Poland, no. 41431/98, § 46, 25 November
2003).
- The
Court has frequently found violations of Article 6 § 1 of the
Convention in cases raising issues similar to the one in the present
case (see Frydlender, cited above).
- Having
examined all the material submitted to it, the Court considers that
the Government have not put forward any fact or argument capable of
persuading it to reach a different conclusion in the present case.
Having regard to its case-law on the subject, the Court considers
that in the instant case the length of the proceedings was excessive
and failed to meet the “reasonable time” requirement.
There
has accordingly been a breach of Article 6 § 1.
2. Article 13 of the Convention
18. The
Court has also frequently found violations of Article 13 of the
Convention, stating that the current Ukrainian legislation does not
provide a remedy for complaints concerning the length of proceedings
(see Efimenko v. Ukraine, no. 55870/00, 18 July 2006).
In the present case the Court finds no reason to depart from that
case-law.
19. There
has accordingly been a breach of Article 13 too.
II. REMAINDER OF THE APPLICATION
- Relying
on Article 6 of the Convention, the applicant further complained
about the unfairness of the proceedings, not specifying his arguments
to that regard.
- In
the light of the materials in its possession, the Court finds that
the applicant’s complaint does not disclose any appearance of a
violation of the rights and freedoms set out in the Convention or its
Protocols.
- It
follows that this part of the application must be declared
inadmissible as manifestly ill-founded, pursuant to Article 35 §§
3 (a) and 4 of the Convention.
III. APPLICATION OF ARTICLE 41 OF THE
CONVENTION
- Article
41 of the Convention provides:
“If the Court finds that there has been a
violation of the Convention or the Protocols thereto, and if the
internal law of the High Contracting Party concerned allows only
partial reparation to be made, the Court shall, if necessary, afford
just satisfaction to the injured party.”
A. Damage
- The
applicant claimed EUR 70,000-100,000 in respect of non-pecuniary
damage.
- The
Government contested the claim.
- The
Court considers that the applicant must have sustained some
non-pecuniary damage. His claim is however excessive.
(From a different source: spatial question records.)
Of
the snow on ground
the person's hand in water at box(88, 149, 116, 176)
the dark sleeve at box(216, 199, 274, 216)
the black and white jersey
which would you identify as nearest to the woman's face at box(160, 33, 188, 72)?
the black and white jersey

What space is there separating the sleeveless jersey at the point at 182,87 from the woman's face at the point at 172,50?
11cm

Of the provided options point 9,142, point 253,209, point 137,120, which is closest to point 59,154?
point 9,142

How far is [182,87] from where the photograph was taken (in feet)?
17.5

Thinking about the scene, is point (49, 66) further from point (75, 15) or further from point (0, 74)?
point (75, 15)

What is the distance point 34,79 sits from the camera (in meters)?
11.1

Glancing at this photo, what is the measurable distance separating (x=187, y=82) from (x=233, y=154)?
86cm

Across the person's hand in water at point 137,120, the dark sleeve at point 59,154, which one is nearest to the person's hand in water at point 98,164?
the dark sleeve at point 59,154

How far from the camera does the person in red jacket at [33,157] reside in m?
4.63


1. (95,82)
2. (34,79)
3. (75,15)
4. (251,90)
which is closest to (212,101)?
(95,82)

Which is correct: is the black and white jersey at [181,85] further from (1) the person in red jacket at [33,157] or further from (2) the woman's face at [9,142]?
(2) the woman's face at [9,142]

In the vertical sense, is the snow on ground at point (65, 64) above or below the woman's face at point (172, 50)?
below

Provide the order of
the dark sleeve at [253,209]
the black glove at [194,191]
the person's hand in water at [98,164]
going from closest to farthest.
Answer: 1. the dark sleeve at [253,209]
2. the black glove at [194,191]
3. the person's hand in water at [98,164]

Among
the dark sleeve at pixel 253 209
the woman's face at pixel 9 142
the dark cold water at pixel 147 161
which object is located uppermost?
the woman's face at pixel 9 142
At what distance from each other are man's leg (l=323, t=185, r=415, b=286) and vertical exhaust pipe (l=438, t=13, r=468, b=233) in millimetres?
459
Ruling on an
equitable basis, the Court awards the applicant EUR 1,800 under
that head.
B. Costs and expenses
- The
applicant did not claim any costs and expenses; the Court therefore
makes no award.
C. Default interest
- The
Court considers it appropriate that the default interest rate should
be based on the marginal lending rate of the European Central Bank,
to which should be added three percentage points.
FOR THESE REASONS, THE COURT UNANIMOUSLY
1. Declares
the complaints under Articles 6 § 1 and 13 of the Convention
concerning the length of proceedings and the lack of effective
remedies in that respect admissible and the remainder of the
application inadmissible;
- Holds
that there has been a violation of Article 6 § 1 of the
Convention;
- Holds
that there has been a violation of Article 13 of the Convention;
- Holds
(a) that
the respondent State is to pay the applicant, within three months,
EUR 1,800 (one thousand eight hundred euros), to be converted into
the national currency of the respondent State at the rate applicable
at the date of settlement, plus any tax that may be chargeable, in
respect of non-pecuniary damage;
(b) that
from the expiry of the above-mentioned three months until settlement
simple interest shall be payable on the above amount at a rate equal
to the marginal lending rate of the European Central Bank during the
default period plus three percentage points;
- Dismisses the remainder of the applicant’s
claim for just satisfaction.
Done in English, and notified in writing on 19 April 2012, pursuant
to Rule 77 §§ 2 and 3 of the Rules of Court.